5 Practical Tips To Improve Your Essay Draft Writing
Many students struggle with creating a draft for their assignments, as it is often considered “a waste of time” or “extra work”. However, what many people don’t realise is that this stage of your essay-writing will save you a lot of time in the long run and gain you extra marks. A draft serves as a blueprint for your essay, meaning that the majority of the work will be completed by time you have finished it. Here are 5 useful tips to make it easier for you to create a draft for your next essay:
- 1. Think about the format of your assignment
- 2. Do the majority of your research
- 3. Start transferring general ideas and information to paper
- 4. Complete a rough version of your introduction and conclusion
- 5. Review your draft and make any necessary alterations
The layout of your work will depend on the type of essay you have been given. Has your teacher specified which paragraphs should be included or how many sections you should divide the document into? If not, look online or speak to a classmate to see what the standard format is for your assignment. If your teacher has not given you a topic, you should also use this time to consider what it is you would like to write about, ensuring that it is within the guidelines you have been given.
You are now ready to start researching your chosen topic. Begin with the background and more general information for your topic, before moving on to the more specific details and statistics. It is a good idea to pre-order books from the library (if this is possible) to ensure that you have enough research material; otherwise, start your search online and this will soon lead you to useful sources.

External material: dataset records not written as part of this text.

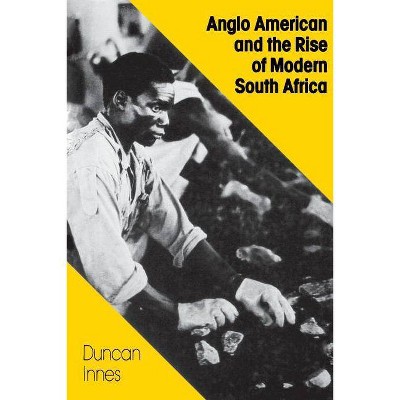 Anglo American and the Rise of Modern South Africa - by  Duncan Innes (Paperback)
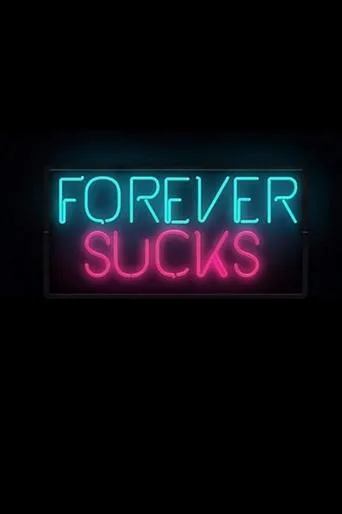 Póster de la serie Forever Sucks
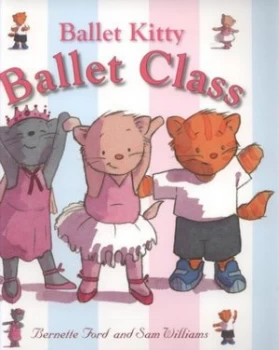 Image of Ballet Class by Bernette Ford Book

At this point, you can start noting down relevant details within the sections you created when you started your draft. Write down page numbers and important chapters of articles you have read, as this will save you lots of time when it comes to writing your final version and reference page! You can also include statistics and interesting information that you have come across – just write it down on a separate page if you are unsure where it will fit in at the moment.
Now that you have a good idea about the aims and general direction of your assignment, you are in a position to be able to write your introduction and conclusion. You may choose to write the introduction at an earlier stage, but many people end up going back to it to change details based on their research. Remember, this is only a rough version of the two paragraphs, so don’t worry if you feel they are not 100% complete yet.

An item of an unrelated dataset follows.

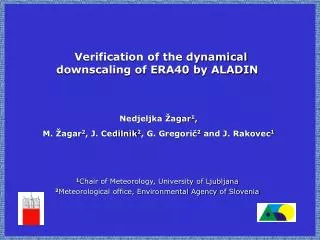 Verification of the dynamical downscaling of ERA40 by ALADIN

The final stage of creating your draft is to review what you have noted down and look for gaps or irrelevant details in each section. Don’t worry if some parts seem incomplete; it is actually a good thing for you to notice this as you will avoid having to do extra research the day before the submission date! Move paragraphs and sentences around if you think they will sit better in a different place – the more time and effort you put in now, the less you will have to put in when creating your final version.
Once you have completed your draft, it is a good idea to put it aside for a day or two before writing your assignment. This will allow you to see it with fresh eyes and include/remove information as you see suitable. Many people write their essays in half the time if they have a high-quality draft to work with, so you won’t regret the time you put into it – we promise!